Dies wurde jetzt – zum achtzigjährigen Uraufführungsjubiläum – am Ort der Weltpremiere in der Dresdner Semperoper mit der live spielenden Staatskapelle nach diversen mediokren oder halbherzigen Wiederbelebungsversuchen endlich erledigt. Und mehr als das: Die von Frank Strobel glanzvoll und könnerisch dirigierte zweite Premiere dieses oft nur wegen mangelnder Kenntnis verächtich als Fußnote abgetanen Werkes erwies sich als unverhoffte Strauss-Sensation: für die vielleicht erst jetzt die Zeit wirklich reif ist.

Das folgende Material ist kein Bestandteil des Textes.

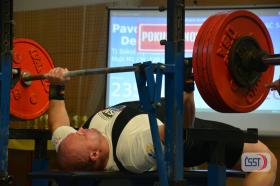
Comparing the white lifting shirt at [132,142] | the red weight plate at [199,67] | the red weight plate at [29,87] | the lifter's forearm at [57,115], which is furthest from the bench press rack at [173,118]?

Denn dieser „Rosenkavalier“-Casus ist in der Film- wie Operngeschichte ein einzigartiger Fall. Zwar hatten bereits Eric Satie und Camille Saint-Saens Filmmusiken komponiert, aber noch vor Honnegger, Auric, Schostakowitsch und Prokofiew war Richard Strauss der erste Komponist von Weltrang, der sich dem niederen Massenmedium annahmen. Wie so oft bei ihm, war der Grund sein gesundes Erwerbsstreben. Schon nach der Dresdner Uraufführung des „Rosenkavalier“ 1911 war ein Film als weiteres Glied in der Verwertungskette erwogen, aber wieder verworfen worden. Lieber verfertigte der Maestro „Rosenkavalier“-Walzerfolgen und wachte darüber, dass der größte Opernhit seiner Zeit immer in der Ausstattung von Alfred Roller gespielt wurde – globales production design lange vor den Megamusicals.
Nachdem Krieg und Inflation die Vermögen von Strauss und Hofmannsthal ziemlich aufgefressen hatten, besannen sie sich in den zwanziger Jahren auf die alte Filmidee. Dem stets etwas weltfremden Dichter schwebte dabei die cinematographische Aufarbeitung der Vorgeschichte von Marschallin, Ochs & Co. vor, also eine Art gigantischer Werbeclip für die Oper mit „mehr Propagandawert als Konkurrenzgefahr“. Und Strauss glaubte, nach dem Filmgenuss würden die Massen in die Oper strömen. Schließlich wurde zur gleichen Zeit die (erste) Verfilmung der „Lustigen Witwe“ der wegen seines materiellen Erfolges verhassten Lehár durch Erich von Stroheim in Hollywood vorbereitet.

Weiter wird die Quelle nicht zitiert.